• EXERCISES
**1)** The worked solution on correcting vision with glasses introduces quantities with the word "Let." List each of these symbols with the quantity it stands for.
**2)** In the worked solution on correcting vision with glasses, what near point is found when glasses are worn?

• EXTRACT PROVIDED

━━━

(i) Let the power at the far point be Pf for the normal relaxed eye.
Then
\(P_f=\frac{1}{f}=\frac{1}{0.1}+\frac{1}{0.02}=60\,D\)
With the corrective lens the object distance at the far point is ∞.
The power required is
\(P_f'=\frac{1}{f'}=\frac{1}{∞}+\frac{1}{0.02}=50\,D\)
The effective power of the relaxed eye with glasses is the sum of the eye and that of the glasses Pg.
\(∴P_f'=P_f+P_g\)
∴ Pg = −10 D.
(ii) His power of accommodation is 4 diopters for the normal eye. Let the power of the normal eye for near vision be Pn.
Then
4 = Pn - Pf or Pn = 64 D.
Let his near point be xn,
Then
\(\frac{1}{x_n}+\frac{1}{0.02}=64\,or\,\frac{1}{x_n}+50=64\)
\(\frac{1}{x_n}=14,\)
\(∴x_n= \frac{1}{14};0.07m\)
(iii) With glasses
P′n = P′f + 4 = 54
54 = \(\frac{1}{x_n'}+\frac{1}{0.02}=\frac{1}{x_n'}+50\)
\(\frac{1}{x_n'}=4,\)
\(∴x_n'=\frac{1}{4}=0.25m.\)

━━━

• LISTED RECORDS

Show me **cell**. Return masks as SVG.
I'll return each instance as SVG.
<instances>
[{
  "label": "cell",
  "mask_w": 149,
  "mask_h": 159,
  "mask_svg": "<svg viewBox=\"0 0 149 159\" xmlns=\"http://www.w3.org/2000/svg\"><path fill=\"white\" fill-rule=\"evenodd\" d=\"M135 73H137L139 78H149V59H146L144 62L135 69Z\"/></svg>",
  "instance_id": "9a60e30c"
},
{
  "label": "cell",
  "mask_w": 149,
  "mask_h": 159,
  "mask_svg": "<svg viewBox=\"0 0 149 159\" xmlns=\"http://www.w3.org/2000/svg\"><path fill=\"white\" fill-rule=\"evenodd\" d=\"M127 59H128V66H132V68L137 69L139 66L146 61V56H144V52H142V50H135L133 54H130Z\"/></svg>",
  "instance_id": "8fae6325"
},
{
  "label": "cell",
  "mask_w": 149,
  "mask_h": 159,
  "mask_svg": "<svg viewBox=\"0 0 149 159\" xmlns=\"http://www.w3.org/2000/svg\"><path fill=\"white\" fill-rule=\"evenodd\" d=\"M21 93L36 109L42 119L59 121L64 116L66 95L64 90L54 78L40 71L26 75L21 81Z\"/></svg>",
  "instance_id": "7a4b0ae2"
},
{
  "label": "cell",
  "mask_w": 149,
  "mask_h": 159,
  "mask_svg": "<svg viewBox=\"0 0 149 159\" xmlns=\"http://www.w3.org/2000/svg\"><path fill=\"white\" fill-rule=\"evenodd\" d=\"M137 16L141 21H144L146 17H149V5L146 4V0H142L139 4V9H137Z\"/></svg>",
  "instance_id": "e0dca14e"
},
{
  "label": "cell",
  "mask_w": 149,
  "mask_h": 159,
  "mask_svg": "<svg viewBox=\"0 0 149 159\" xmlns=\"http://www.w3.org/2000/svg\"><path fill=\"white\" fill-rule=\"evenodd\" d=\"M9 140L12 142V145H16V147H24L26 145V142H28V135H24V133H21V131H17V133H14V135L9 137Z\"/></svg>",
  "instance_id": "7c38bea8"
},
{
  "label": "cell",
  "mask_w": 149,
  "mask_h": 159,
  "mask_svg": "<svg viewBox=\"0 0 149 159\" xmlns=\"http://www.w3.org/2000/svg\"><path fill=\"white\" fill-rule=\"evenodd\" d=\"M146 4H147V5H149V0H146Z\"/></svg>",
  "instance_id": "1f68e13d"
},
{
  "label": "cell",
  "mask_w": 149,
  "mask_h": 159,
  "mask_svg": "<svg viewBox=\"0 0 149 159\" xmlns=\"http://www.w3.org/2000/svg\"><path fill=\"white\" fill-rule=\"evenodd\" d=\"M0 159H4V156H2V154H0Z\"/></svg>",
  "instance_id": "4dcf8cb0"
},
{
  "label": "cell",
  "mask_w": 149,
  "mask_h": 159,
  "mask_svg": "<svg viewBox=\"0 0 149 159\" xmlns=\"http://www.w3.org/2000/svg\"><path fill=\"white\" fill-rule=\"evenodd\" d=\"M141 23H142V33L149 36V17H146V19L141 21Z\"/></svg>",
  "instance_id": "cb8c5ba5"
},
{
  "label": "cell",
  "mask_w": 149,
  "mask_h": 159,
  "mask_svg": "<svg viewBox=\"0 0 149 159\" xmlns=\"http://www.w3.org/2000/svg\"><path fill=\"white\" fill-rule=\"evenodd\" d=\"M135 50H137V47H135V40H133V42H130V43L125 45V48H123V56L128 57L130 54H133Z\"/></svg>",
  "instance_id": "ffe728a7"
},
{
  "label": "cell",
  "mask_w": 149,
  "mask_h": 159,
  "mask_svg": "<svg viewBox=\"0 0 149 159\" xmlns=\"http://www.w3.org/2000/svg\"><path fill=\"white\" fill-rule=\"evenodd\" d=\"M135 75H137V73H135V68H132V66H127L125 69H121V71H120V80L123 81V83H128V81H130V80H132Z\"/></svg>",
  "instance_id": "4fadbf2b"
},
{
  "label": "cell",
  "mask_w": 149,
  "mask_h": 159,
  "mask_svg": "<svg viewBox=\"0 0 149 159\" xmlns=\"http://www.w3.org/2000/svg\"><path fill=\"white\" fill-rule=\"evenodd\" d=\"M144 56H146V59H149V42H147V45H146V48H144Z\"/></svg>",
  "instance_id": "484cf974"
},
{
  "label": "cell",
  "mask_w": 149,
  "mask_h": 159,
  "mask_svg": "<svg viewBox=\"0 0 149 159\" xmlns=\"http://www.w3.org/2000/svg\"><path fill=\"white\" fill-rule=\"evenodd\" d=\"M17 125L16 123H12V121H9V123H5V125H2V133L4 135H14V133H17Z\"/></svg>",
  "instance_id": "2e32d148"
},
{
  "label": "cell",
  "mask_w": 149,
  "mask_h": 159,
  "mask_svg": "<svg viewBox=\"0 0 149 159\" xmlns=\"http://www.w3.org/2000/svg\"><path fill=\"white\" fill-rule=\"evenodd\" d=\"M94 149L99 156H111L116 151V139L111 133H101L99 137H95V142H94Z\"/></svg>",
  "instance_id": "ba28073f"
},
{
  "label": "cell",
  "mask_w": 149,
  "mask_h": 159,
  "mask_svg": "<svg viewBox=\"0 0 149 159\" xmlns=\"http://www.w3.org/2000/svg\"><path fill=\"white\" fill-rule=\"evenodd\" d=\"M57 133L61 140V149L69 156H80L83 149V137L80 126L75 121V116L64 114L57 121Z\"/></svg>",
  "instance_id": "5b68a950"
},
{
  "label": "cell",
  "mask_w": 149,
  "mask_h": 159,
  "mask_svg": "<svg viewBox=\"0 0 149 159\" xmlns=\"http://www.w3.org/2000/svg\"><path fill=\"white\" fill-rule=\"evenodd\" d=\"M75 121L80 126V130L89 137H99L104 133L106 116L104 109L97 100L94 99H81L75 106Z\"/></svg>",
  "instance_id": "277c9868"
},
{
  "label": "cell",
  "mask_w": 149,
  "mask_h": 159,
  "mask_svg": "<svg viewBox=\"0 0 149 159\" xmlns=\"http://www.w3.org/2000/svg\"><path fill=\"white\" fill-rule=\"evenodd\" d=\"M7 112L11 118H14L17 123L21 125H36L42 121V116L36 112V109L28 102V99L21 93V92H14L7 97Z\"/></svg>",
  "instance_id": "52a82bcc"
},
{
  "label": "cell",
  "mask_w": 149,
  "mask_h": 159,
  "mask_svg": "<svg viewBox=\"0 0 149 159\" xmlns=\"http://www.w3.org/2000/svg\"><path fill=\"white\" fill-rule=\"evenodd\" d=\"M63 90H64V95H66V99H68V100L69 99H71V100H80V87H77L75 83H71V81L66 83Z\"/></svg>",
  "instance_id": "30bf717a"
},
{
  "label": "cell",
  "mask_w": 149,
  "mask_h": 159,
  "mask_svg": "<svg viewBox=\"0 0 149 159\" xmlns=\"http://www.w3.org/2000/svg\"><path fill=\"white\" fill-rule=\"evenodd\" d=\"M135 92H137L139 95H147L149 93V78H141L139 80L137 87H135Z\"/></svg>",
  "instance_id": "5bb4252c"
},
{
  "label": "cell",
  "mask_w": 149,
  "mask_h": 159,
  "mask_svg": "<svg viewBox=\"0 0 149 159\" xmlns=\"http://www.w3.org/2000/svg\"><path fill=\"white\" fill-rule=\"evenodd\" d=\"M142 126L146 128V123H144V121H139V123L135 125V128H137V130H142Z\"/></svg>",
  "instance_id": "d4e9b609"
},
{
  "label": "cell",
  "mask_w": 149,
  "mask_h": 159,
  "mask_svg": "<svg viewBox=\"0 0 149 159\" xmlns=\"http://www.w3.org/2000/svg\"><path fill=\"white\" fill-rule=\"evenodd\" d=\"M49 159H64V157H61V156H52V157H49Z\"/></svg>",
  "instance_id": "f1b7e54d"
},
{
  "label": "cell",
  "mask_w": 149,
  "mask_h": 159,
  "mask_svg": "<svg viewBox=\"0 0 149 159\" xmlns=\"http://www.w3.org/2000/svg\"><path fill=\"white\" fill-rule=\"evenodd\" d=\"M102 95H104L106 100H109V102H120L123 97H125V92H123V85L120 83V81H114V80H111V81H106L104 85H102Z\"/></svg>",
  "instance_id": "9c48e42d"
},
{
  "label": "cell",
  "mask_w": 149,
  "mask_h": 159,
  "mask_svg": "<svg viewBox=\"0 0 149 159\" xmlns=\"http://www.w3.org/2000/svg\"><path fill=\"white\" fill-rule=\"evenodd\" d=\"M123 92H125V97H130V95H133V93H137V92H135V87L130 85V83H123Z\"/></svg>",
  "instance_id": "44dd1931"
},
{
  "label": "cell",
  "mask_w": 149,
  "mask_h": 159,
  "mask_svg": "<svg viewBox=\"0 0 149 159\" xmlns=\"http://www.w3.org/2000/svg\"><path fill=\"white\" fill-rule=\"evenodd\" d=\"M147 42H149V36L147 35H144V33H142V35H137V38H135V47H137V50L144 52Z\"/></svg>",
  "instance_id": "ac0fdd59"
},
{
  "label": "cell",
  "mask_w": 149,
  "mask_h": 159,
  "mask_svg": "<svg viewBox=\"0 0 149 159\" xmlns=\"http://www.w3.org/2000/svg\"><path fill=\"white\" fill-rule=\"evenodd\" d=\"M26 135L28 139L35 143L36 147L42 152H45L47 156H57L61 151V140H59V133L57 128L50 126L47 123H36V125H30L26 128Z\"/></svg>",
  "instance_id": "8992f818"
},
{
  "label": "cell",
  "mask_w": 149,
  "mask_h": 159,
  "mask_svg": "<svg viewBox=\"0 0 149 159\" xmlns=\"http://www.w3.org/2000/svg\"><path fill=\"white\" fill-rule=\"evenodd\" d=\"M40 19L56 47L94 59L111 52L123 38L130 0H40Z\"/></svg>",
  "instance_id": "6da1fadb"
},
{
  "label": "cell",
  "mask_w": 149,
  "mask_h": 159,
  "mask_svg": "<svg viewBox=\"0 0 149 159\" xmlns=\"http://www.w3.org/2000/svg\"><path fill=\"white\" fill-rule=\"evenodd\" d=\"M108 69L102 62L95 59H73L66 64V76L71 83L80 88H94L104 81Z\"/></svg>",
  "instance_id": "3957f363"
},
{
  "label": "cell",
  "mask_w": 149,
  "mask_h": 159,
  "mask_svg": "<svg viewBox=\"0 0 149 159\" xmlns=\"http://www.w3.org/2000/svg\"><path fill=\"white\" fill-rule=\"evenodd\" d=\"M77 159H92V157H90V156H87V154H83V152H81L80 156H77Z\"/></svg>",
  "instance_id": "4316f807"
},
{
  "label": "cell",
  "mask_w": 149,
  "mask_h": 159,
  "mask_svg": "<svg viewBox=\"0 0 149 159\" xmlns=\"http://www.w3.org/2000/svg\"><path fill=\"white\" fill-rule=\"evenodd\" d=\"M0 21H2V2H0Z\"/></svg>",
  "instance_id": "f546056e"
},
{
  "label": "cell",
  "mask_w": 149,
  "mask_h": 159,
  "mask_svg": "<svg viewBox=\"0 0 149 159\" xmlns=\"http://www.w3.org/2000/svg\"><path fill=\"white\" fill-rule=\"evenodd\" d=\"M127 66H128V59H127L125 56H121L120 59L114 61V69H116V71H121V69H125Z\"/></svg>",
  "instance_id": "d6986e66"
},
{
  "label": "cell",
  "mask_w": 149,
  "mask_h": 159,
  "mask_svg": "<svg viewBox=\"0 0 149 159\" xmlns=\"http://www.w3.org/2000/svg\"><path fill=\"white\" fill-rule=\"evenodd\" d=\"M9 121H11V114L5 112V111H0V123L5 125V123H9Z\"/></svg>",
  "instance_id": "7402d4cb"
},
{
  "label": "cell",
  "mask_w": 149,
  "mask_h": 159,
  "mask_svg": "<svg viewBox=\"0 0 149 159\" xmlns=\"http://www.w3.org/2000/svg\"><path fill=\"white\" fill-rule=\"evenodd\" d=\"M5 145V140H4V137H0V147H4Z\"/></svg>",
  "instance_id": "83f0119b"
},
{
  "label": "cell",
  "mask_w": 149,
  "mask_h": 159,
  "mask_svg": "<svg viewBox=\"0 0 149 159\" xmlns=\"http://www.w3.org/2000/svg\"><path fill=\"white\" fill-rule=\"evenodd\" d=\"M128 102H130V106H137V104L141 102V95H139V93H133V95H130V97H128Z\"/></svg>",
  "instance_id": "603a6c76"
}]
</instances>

━━━

• ANSWER SET
**1)**
Pf: the power at the far point for the normal relaxed eye
Pn: the power of the normal eye for near vision
xn: his near point

**2)** 0.25 m